One theme was clear: The profitability of digital products and services is top of mind.
Edwin Ruis, Integrated Revenue Director, Swift communications, which owns 40 publications in six states, says he did not realise the extent of the problem until he read a report, The Big Disconnect in Local Media.
“I realized I had to take a look at profitability. I see a lack of interest in our (more profitable) ONO products,” he said.
What else does he worry about? How to create a better customer experience.
“I want our external customer to feel like they do when they buy an iPhone. You don´t want to go online, you want to go to the store and feel Apple,” he said. There are no manuals for this, but we can learn from companies like Disney and Apple, to move away from the space where everyone is selling the same thing.”
Chris Edwards, president of the Cedar Rapids Gazette and its agency FusionFarm, agrees that profitability is a key issue and that automation is part of the answer.
“We have to be asking what is the most efficient way we can sell what is perceived as a commodity. We have got to come up with a better mousetrap and defrictionalize the process,” he said.
When not worried about profitability, Edwards said he also worries about the skyrocketing price of newsprint and how to create editorial valuable enough for more customers to pay and for them to pay more..
Stephanie Slagle, Director of Digital, at WBNS TV, said her company already ceded the lower end of the market - digital sales in the $500 a month range - to focus on the more profitable sales, in the $75,000 to $100,000 a year range, selling native video to clients.
“We are blown away by how much people are spending (on video= with large agencies. It is a great sales conversation to have with the client. It makes sense that they would have their stories told by (the local television station),” she said.
“It sounds like we only want the big money. But that is not what we are saying. What we are saying is that the small money does not work. Those people who think digital is a $500 thing are not spending enough. It is not something you do if you cannot afford radio.”

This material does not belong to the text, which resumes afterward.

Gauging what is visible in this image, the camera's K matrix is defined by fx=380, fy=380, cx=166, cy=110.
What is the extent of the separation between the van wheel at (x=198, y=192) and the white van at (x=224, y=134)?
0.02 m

What Slagle worries about most is creating a excellent user experience for the audience, while also providing value to the advertisers who want intrusive ads that interrupt the user experience and slow the website.
“Users are annoyed by the way we give them our content, so we have to do something different… and we also have to monetise. It is a push and pull and it is something I´m freaked out about.”
During the Q&A others in the room were asked to share their concerns.
On man stood up and said, “Google is so good that it seems the only thing to do is become resellers. How does that work long term for us. How do we compete and stand up on our own.”
Another mentioned “A term I heard from Gordon (Borrell), relentless incrementality. That sums up people real life in industry. We spend so much time staying flat. What is the straw that breaks the camel’s back and finally causes people at the top of the company them to do things differently.”
A last executive chimed in that “We have to help change the narrative that we are out of touch with our neighborhoods. Lets act like endangered animals. Our fight instinct needs to kick in.”
Meanwhile part of the answer to autmoatiion and profitability may be at hand.
Even as the executives shared their concerns, at a vendor table across the hall iPublishMedia, a provider of self service advertising platforms, demonstrated a new DIY advertisng product for SMBs.
The platform pulls content directly in from a small business listing on Google maps, to populate digital ad bundles with automated posting to print, digital, Facebook, and eventually email.
In the new DIY advertising world, local media staff in sales, production and fullfilment, may only lightly touch whole categories of small advertisers who provide profitable margins for the first time.